In a context where a growing number of languages are in danger of extinction and linguists in dire need for efficient language documentation tools, Breaking the Unwritten Language Barrier (BULB) aims at supporting the documentation of unwritten languages with the help of modern natural language processing technologies, in particular automatic speech recognition (ASR) and machine translation (MT).
This ANR/DFG project relies on a strong German-French cooperation between linguists and computer scientists from ZAS (F. Hamlaoui), the KIT (S. Stüker) and the University of Stuttgart (S. Zerbian) on the German side, as well as the LPP (M. Adda-Decker, A. Rialland), the LLACAN (M. van de Velde, D. Idiatov), the LIMSI (L. Lamel and F. Yvon), the LIG (L. Besacier) and the IMMI-CNRS (G. Adda) on the French side. These researchers and their local teams are bringing together their expertise to address the documentation of three mostly unwritten and generally under-resourced African languages of the Bantu family: Basaa (Cameroon), Myene (Gabon) and Embosi (Republic of Congo).
The first phase of the project consists in collecting large speech corpora (at least 100 hours/language) using a three step resource economic methodology designed by S. Bird and M. Liberman:
- Step 1: collection of elicitated and natural speech (stories, dialogs, radio/TV broadcasts)
- Step 2: careful respeaking by some reference speakers to ensure more accurate automatic phonetic transcriptions
- Step 3: oral translation in a major language (here, French) to accelerate the documentation process.
This phase is coordinated by F. Hamlaoui and primarily involves the linguists partners at ZAS (E.-M. Makasso, J. Engelmann, C. Ngo Sohna and H. Salfner), at LLACAN, LPP, LIG and at the University of Stuttgart.
The LIMSI and KIT teams will work on the development of language independent phonetic recognition systems to automatically produce accurate transcriptions in source (Basaa/Embosi/Myene) and target (French) languages. Alignments between source and target languages will subsequently be performed by the IMMI-CNRS and the KIT teams, using and improving existing statistical machine translation techniques. These alignments will be highly valuable to linguists and phoneticians for large scale acoustic-phonetic studies, phonological and prosodic data mining and dialectal variations studies, as well as morphological studies and dictionary elaborations.

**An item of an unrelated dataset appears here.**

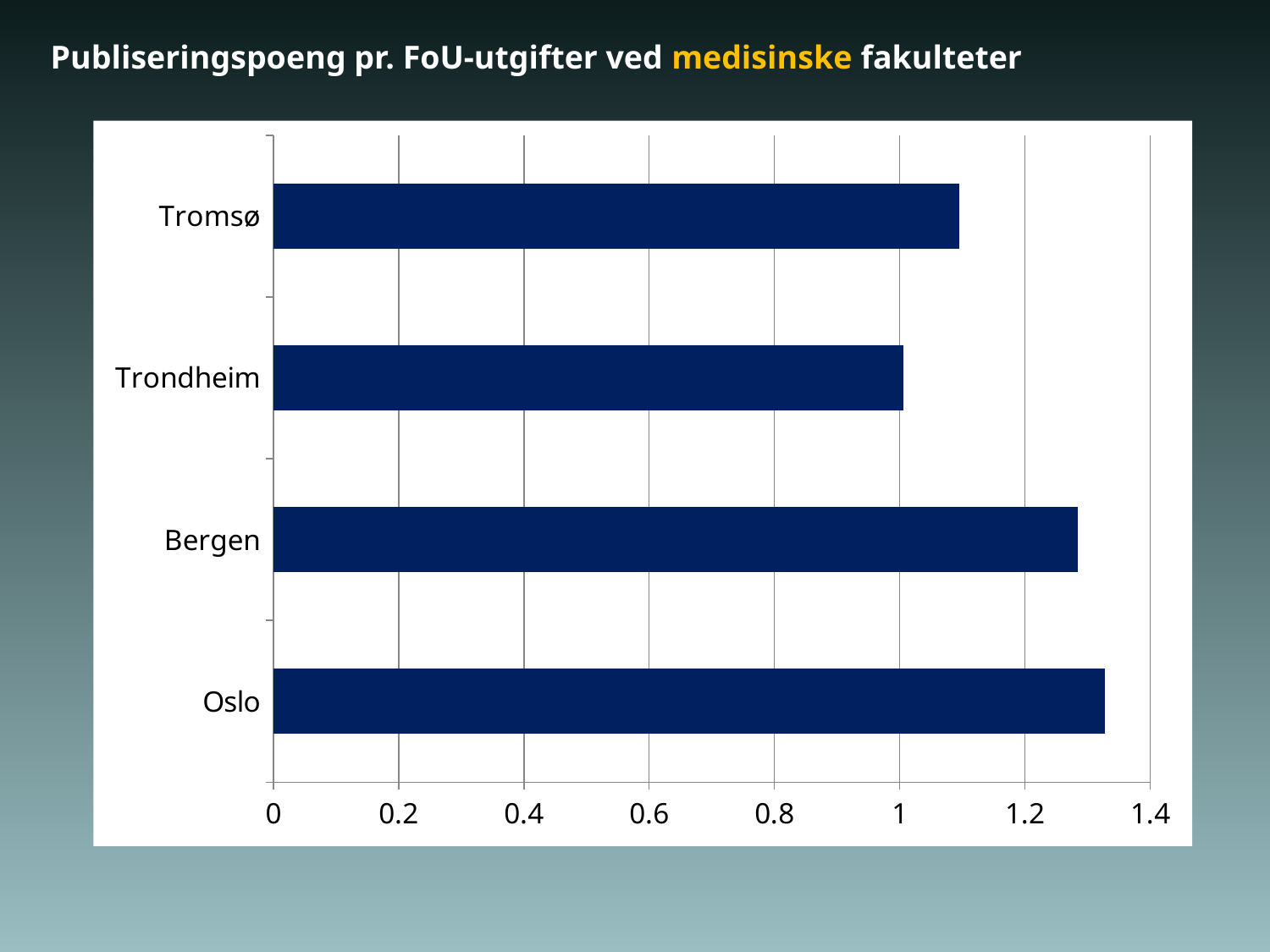
Is the value for Tromsø greater or less than 1? greater Is the value for Oslo greater or less than 1.4? less Which city has the lowest value in the chart? Trondheim Is the value for Bergen greater or less than 1.2? greater Which city has the highest value in the chart? Oslo Which has the larger value, Bergen or Tromsø? Bergen How many categories (cities) are shown in the chart? 4 Which has the larger value, Tromsø or Trondheim? Tromsø What is the title of the slide above the chart? Publiseringspoeng pr. FoU-utgifter ved medisinske fakulteter What kind of chart is shown on the slide? bar chart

Beyond the positive outcomes for the documentary linguistic community, BULB generally aims at participating in the preservation of linguistic and cultural diversity by providing communities with tools (e.g. writing systems, dictionaries, grammars) that will heighten the perceived value of their unwritten languages, facilitate the use of these languages in a wider array of settings, and thus help preventing them from disappearing.